Il y a soixante ans jour pour jour, le 4 juillet 1946, à
Caudéran, dans la banlieue de
Bordeaux, s’éteignait
Sante Garibaldi, petit-fils du
Héros des Deux-Mondes, des suites de sa déportation dans les camps de la mort, notamment au
Lager de Dachau, entre 1943 et 1945. Né en 1885 à Rome, il avait déjà combattu au service de la France en 1914-1915 en
Argonne, où deux de ses frères,
Bruno et
Costante ont trouvé la mort. Émigré en France après la prise de pouvoir par
Mussolini, il s’engage dans la Résistance après l’armistice de 1940. Son action pendant la guerre et sa déportation par la Gestapo lui valent d’être déclaré "

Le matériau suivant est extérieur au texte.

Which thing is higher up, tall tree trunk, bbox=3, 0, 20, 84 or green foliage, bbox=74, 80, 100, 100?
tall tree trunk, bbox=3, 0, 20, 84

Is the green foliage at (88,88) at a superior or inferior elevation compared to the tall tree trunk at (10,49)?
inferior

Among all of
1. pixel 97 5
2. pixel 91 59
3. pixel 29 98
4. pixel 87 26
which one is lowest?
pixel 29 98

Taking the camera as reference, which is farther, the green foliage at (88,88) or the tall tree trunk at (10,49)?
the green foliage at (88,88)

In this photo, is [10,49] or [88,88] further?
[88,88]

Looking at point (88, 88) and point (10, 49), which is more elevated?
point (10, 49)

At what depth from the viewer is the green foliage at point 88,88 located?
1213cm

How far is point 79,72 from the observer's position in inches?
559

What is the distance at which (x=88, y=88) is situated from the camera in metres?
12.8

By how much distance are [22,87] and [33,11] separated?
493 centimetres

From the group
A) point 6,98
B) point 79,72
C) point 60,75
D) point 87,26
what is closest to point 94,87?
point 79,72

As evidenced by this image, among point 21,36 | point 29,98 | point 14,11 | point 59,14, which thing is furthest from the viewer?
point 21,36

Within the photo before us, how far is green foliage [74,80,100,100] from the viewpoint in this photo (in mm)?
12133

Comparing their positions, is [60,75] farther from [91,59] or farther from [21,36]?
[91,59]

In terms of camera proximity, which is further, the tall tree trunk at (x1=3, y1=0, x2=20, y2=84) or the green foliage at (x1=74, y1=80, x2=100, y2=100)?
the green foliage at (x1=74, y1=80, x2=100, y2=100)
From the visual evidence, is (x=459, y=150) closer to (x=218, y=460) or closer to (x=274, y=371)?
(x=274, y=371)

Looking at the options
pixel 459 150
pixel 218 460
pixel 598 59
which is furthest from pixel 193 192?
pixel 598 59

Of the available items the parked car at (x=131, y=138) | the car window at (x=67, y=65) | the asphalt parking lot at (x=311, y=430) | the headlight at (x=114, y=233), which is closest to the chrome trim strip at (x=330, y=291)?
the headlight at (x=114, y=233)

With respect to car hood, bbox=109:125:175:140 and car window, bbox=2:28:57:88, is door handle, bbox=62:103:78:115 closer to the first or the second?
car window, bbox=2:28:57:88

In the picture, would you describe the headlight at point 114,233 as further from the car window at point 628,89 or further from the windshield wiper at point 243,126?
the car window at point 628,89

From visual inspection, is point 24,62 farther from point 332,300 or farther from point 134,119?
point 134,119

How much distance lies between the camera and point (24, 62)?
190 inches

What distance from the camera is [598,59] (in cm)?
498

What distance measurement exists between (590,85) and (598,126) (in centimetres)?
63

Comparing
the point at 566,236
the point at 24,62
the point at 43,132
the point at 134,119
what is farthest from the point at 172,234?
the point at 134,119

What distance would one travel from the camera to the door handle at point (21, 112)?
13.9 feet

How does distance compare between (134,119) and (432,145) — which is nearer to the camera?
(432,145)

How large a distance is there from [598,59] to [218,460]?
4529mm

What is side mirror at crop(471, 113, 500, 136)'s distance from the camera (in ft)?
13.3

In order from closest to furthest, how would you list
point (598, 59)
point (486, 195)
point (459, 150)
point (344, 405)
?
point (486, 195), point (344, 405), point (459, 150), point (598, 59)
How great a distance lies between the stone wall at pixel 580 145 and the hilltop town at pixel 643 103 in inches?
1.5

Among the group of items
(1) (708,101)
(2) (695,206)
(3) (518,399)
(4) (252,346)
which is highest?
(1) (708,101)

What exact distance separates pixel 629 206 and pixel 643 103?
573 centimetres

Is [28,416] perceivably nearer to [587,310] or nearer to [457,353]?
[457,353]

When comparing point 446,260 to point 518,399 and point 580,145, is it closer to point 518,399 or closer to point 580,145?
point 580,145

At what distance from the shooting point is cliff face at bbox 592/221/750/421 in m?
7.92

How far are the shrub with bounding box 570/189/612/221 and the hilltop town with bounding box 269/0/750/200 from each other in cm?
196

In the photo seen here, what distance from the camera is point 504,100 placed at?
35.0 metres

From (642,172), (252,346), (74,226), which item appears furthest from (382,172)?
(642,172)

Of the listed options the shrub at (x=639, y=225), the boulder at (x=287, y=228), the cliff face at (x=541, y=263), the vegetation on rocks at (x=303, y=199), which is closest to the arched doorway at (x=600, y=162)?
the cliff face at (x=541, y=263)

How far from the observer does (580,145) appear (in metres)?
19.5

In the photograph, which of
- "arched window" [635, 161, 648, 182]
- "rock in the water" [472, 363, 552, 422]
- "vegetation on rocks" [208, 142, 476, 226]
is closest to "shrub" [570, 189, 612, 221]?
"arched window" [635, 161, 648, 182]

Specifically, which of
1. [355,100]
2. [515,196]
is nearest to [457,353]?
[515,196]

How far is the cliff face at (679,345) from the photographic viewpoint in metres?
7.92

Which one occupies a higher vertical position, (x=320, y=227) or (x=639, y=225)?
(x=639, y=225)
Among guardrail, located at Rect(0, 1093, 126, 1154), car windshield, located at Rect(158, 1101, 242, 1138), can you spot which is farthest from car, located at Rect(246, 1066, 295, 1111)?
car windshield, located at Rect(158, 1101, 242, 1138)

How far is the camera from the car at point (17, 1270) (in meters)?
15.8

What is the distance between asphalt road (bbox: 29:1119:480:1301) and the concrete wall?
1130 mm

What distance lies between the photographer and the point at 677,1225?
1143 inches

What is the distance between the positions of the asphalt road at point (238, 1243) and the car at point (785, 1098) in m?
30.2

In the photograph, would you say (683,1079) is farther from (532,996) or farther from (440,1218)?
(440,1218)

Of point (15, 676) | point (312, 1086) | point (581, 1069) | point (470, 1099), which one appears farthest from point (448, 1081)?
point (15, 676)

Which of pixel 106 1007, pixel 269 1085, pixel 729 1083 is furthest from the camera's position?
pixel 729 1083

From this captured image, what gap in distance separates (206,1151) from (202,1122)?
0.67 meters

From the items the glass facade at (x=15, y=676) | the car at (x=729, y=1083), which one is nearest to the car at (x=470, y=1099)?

Mort pour la France" et de se voir décerner, à titre posthume, la cravate de Commandeur de la Légion d’Honneur.
Lundi 3 juillet, à 17 heures, au
Forum-Fnac de Nice, sa fille
Anita Garibaldi Jallet, ancien Maître de Conférence à l’Institut d’Études Politiques de Bordeaux, et
Arturo Colombo, professeur émérite à l’Université de Pavie, présenteront le livre qu’ils viennent de consacrer à
Sante Garibaldi, sous l’égide du
Comité International pour le Bicentenaire de la Naissance de Garibaldi dans le cadre des manifestions préliminaires à "
2007 Année Garibaldi" à Nice.
Trois phases scandent la vie de Sante Garibaldi : son histoire commence en 1885, année de sa naissance à Rome, et se conclut le 4 juillet 1946, à Caudéran, prés de Bordeaux.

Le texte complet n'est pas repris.